Faire la parole est le premier documentaire d'Eugène Green. Le réalisateur avait envie d'essayer quelque chose de nouveau tout en exprimant autrement son intérêt pour le Pays basque. "Je suis très attaché à la fiction, elle est essentielle pour moi, mais c’était intéressant de voir jusqu’à quel point on peut faire quelque chose qui a la valeur de la fiction, en partant de personnes et de lieux réels", raconte-t-il.
Eugène Green a titré son film de la sorte pour souligner les choses fascinantes dans la langue basque qui l'ont frappé lorsqu'il l'a étudiée. Il précise : "C'est que la façon la plus courante de dire parler, au lieu d’utiliser un verbe on dit "Hitz Egin" ce qui veut dire littéralement "faire parole". Et je pense que c’est un des éléments qui montre que la langue basque est un témoignage vivant de la naissance du langage. Le fait de "faire la parole" c’est une sorte de miracle. Et donc on l’exprime quand on veut faire référence à ce miracle, on dit littéralement "faire parole" ou "faire la parole".

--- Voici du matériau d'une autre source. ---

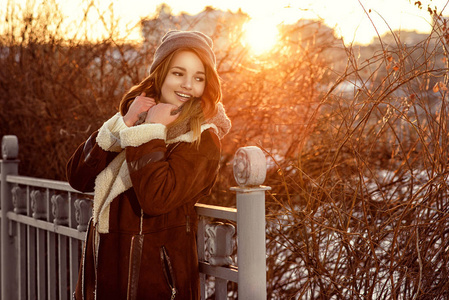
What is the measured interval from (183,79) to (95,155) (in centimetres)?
48

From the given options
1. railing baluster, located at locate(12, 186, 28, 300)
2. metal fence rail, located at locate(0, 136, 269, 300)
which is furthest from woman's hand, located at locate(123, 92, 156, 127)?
railing baluster, located at locate(12, 186, 28, 300)

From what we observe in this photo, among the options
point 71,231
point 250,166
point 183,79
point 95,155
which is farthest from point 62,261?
point 250,166

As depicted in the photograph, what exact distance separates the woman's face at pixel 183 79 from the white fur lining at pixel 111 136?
22 centimetres

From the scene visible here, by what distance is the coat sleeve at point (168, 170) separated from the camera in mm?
2236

Faire la Parole est un voyage à travers le Pays basque mais aussi un voyage intérieur pour les jeunes du film qui vivent une sorte de révélation à travers l’art, la musique, le chant, la danse et le théâtre. Eugène Green a ainsi choisi cette voie plutôt que celle de l’explication de l’histoire de la culture ou de la langue basque. Il développe :
"Je ne voulais pas choisir la voie de l’explication pour entrer dans la réalité de la culture basque aujourd’hui. De plus, ces jeunes ont tous reçu une formation, ils ont tous été scolarisés basque, et donc ils sont très au courant de l’histoire du Pays basque, et puis de la conception politique et abstraite de la réalité du Pays basque. Mais je voulais justement essayer de creuser plutôt, d’aller plus loin, vers l’essence de leur identité en tant que basque et donc je voulais le faire à travers effectivement des éléments de la culture. C’est pourquoi les sujets dont ils discutent et les lieux qu’ils visitent ont souvent rapport à la culture."

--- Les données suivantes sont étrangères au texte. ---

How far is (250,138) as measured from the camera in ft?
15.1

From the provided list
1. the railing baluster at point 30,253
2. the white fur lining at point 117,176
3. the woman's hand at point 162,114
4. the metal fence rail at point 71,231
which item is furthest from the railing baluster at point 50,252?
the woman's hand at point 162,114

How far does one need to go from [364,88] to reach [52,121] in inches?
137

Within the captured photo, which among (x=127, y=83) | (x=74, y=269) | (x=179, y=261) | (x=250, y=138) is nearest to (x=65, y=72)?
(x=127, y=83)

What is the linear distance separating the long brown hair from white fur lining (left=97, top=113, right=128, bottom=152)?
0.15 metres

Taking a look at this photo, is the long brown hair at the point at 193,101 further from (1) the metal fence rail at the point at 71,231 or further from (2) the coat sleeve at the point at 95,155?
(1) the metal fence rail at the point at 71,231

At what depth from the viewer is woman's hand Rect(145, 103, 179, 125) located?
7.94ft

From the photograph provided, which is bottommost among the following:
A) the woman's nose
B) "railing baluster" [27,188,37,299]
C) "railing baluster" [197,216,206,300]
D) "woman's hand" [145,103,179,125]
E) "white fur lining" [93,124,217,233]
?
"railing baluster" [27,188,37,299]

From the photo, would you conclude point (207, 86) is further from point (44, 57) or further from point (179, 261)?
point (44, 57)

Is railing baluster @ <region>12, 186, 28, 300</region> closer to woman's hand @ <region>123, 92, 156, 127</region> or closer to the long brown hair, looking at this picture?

Eugène Green a choisi quatre jeunes pour son documentaire. Le metteur en scène les a trouvés lorsque la monteuse Laurence Larre, qui est basquophone et qui a grandi à Bayonne, lui a montré une vidéo d’un groupe de jeunes au lycée basque de la ville, qui avait formé une sorte de "groupe de pression", pour essayer d’obtenir le droit de passer en langue basque les matières qu’ils étudient au lycée avec l’accord de l’éducation nationale. Il se rappelle :
"Il y en avait un qui m’a frappé en particulier, un peu comme les acteurs que je choisis. C’était Ortzi, j’ai demandé à le rencontrer. Au Pays basque tout le monde se connaît plus ou moins, donc c’était facile. Ortzi m’a présenté à Aitor, son meilleur ami, et Ana, une amie d’enfance. Et puis Ugaitz, le jeune du Pays basque sud, je l’ai rencontré aussi à travers des connaissances. Ça semble être le fruit du hasard, mais je ne crois pas qu’il y ait de hasard. En tout cas les jeunes que j’ai trouvés sont ceux que j’aurais voulu trouver."

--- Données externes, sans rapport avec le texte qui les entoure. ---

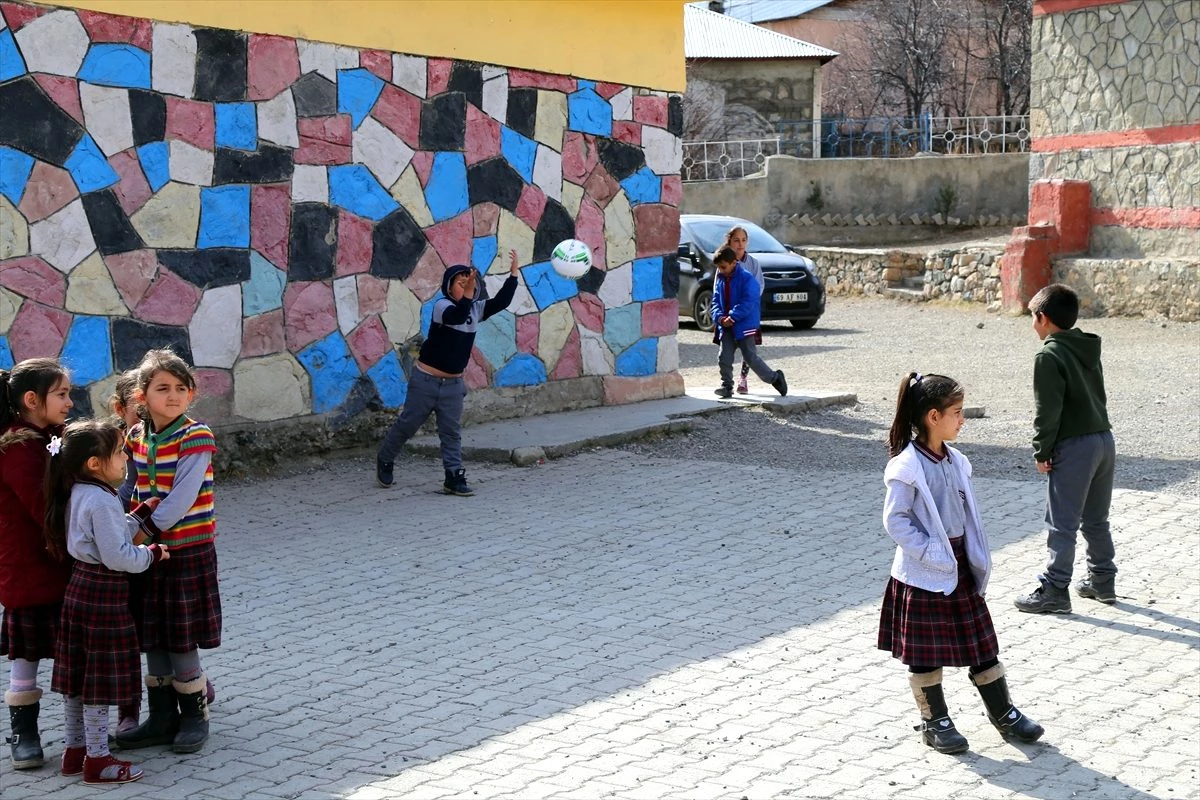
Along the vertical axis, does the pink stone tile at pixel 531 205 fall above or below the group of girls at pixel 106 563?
above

Eugène Green voit le documentaire Faire la Parole comme un film militant, mais pas d’une manière habituelle puisqu'il n’y a aucun discours vraiment politique, aucun slogan et juste quelques références à l’histoire basque. Le film est plutôt militant à travers le cinéma et à travers une expression poétique mais réelle de ce qu’est la culture basque. Le cinéaste raconte :
"J’ai essayé de faire de la politique à travers la poésie et à travers le cinéma. Et j’espère qu’en se rendant compte d’abord de l’existence des basques et du fait qu’il ne s’agit pas de folklore ni de quelques vieux paysans, qui sont sur le point de disparaître, mais de tout un peuple qui a aussi une jeunesse très active, qui est très moderne par certains côtés, qui ressemblent aux gens de leur âge ailleurs en Europe mais qui est une culture vivante et réelle, qui a le droit de vivre simplement et dans des conditions qui permettent son épanouissement, et pas seulement sa survie."